GOAL:
In the part of the material that opens with the line containing "Among the green" and closes with the line containing "Viewing the image", substitute "green shoot" for every "green stem" and give back only those lines, with nothing else altered.

Collected data
○ ○ ○ ○ ○

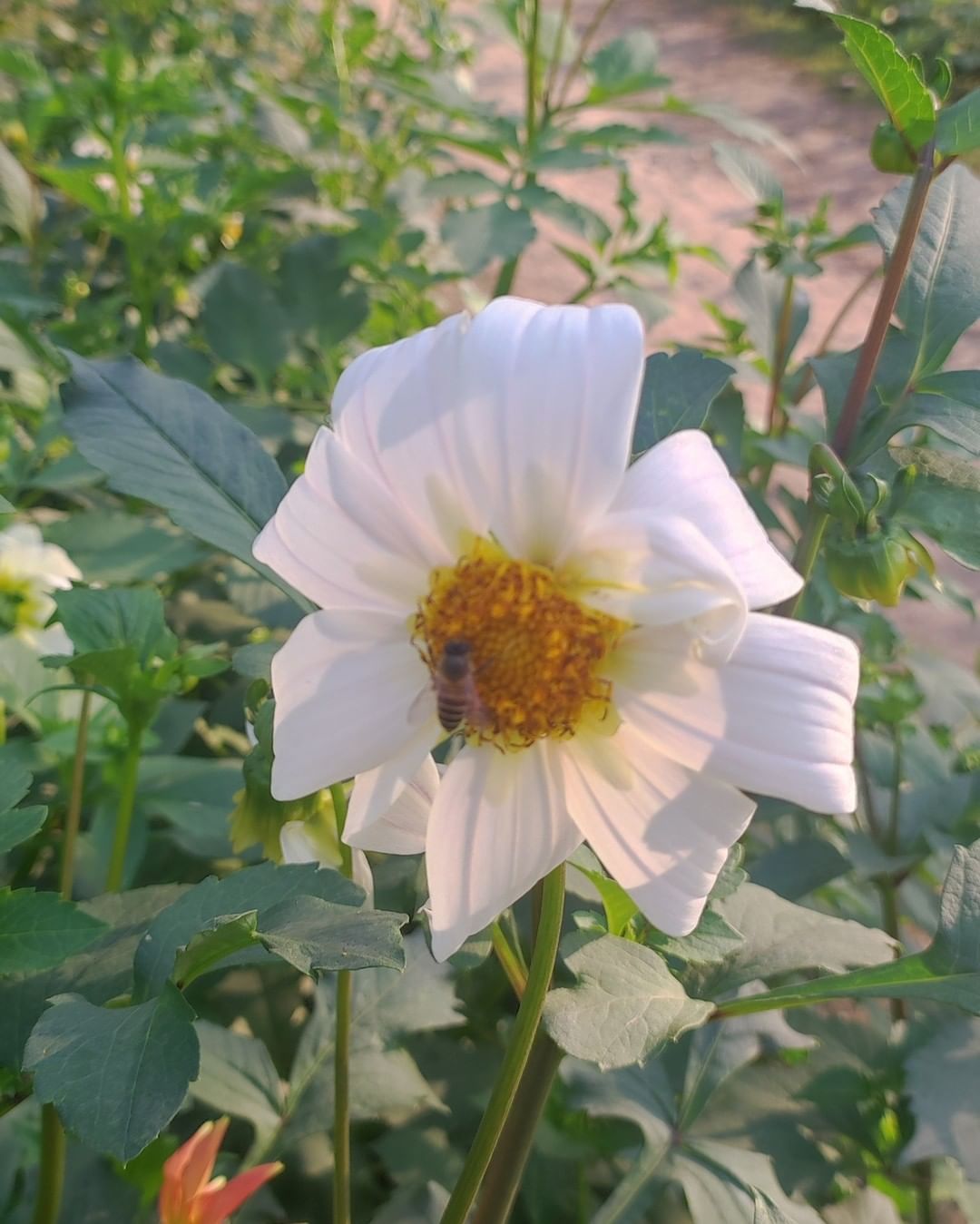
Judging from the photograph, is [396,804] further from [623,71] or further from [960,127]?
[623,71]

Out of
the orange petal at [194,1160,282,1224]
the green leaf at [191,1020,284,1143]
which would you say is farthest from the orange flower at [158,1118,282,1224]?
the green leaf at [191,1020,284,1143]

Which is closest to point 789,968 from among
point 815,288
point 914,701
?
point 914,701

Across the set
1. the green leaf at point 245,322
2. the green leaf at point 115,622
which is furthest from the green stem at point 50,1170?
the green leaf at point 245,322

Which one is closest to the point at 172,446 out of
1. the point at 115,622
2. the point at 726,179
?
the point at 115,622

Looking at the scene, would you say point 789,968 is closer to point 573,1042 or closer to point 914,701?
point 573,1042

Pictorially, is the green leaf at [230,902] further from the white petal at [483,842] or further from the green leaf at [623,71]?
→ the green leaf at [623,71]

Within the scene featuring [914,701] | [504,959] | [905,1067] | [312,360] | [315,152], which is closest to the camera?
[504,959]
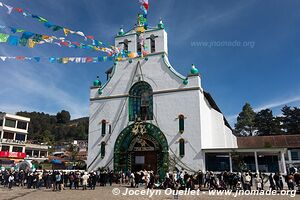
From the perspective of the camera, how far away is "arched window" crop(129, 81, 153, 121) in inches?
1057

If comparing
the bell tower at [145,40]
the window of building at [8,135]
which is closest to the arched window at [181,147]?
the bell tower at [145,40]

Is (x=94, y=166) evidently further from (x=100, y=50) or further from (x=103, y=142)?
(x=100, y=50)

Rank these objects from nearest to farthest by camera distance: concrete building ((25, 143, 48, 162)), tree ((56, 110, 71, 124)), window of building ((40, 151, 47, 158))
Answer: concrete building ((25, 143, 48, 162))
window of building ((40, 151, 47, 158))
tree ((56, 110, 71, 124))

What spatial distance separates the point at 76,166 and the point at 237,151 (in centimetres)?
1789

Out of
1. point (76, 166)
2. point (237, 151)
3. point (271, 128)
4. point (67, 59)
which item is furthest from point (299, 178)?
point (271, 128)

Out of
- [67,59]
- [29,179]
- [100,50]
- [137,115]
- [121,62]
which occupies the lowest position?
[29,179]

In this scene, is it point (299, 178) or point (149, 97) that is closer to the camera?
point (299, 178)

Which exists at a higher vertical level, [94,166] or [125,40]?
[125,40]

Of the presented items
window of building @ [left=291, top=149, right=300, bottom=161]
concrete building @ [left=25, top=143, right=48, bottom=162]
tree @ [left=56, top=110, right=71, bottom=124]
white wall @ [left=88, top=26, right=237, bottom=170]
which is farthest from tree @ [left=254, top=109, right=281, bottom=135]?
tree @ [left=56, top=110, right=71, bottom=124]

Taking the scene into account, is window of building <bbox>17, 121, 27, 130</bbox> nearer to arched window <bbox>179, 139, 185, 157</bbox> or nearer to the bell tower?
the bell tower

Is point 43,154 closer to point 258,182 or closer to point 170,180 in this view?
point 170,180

○ ○ ○ ○ ○

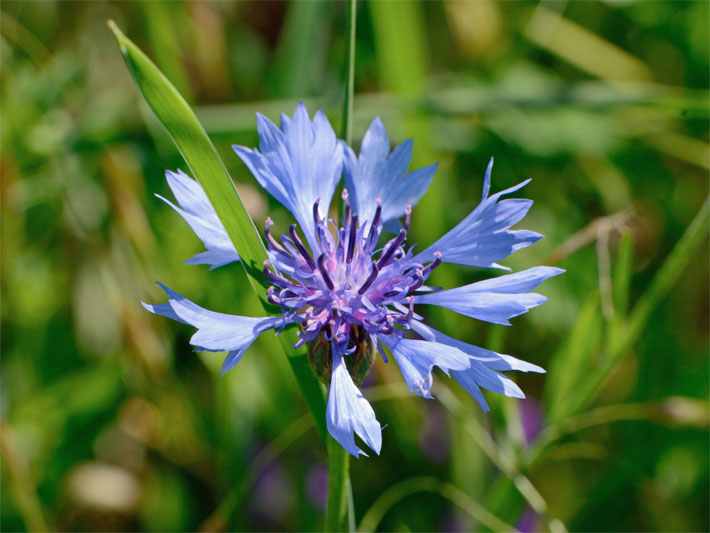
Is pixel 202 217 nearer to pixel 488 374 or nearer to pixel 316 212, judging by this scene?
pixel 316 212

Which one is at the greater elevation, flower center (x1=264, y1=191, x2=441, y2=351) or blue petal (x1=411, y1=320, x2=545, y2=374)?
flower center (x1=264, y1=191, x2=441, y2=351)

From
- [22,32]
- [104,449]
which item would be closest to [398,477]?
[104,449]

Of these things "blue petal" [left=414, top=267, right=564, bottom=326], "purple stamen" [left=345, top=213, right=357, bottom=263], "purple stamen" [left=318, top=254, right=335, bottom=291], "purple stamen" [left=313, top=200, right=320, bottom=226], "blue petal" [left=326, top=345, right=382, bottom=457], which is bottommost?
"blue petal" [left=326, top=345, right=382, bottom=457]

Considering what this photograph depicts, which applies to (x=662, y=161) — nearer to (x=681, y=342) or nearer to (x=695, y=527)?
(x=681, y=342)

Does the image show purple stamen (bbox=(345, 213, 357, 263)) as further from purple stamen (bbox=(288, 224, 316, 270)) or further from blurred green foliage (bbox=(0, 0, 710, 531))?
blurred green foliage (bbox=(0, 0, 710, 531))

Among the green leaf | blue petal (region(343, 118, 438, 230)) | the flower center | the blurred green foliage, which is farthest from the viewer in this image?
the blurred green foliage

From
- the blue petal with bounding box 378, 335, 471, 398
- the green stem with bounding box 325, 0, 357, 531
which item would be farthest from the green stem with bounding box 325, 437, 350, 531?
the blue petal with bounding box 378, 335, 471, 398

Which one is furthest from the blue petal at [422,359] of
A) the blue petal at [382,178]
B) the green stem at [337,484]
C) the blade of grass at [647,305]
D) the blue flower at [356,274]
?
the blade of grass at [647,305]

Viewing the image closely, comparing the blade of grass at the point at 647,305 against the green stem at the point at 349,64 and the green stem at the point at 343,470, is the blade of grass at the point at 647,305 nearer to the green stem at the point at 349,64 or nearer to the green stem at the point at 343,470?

○ ○ ○ ○ ○

RIGHT ANSWER:
Among the green leaf | blue petal (region(343, 118, 438, 230)) | the flower center | the blurred green foliage, which is farthest from the viewer in this image?
the blurred green foliage

From
- the blue petal with bounding box 378, 335, 471, 398
- the green shoot with bounding box 325, 0, 357, 531
which item would be farthest from the green shoot with bounding box 325, 437, 350, 531?
the blue petal with bounding box 378, 335, 471, 398

Which one is furthest from the blue petal at [422,359] of
A) the blue petal at [382,178]
B) the green shoot at [337,484]
C) the blade of grass at [647,305]
D) the blue flower at [356,274]
?
the blade of grass at [647,305]

Viewing the image closely, comparing the blade of grass at the point at 647,305 against the green shoot at the point at 349,64 and the green shoot at the point at 343,470, is the blade of grass at the point at 647,305 nearer to the green shoot at the point at 349,64 or nearer to the green shoot at the point at 343,470?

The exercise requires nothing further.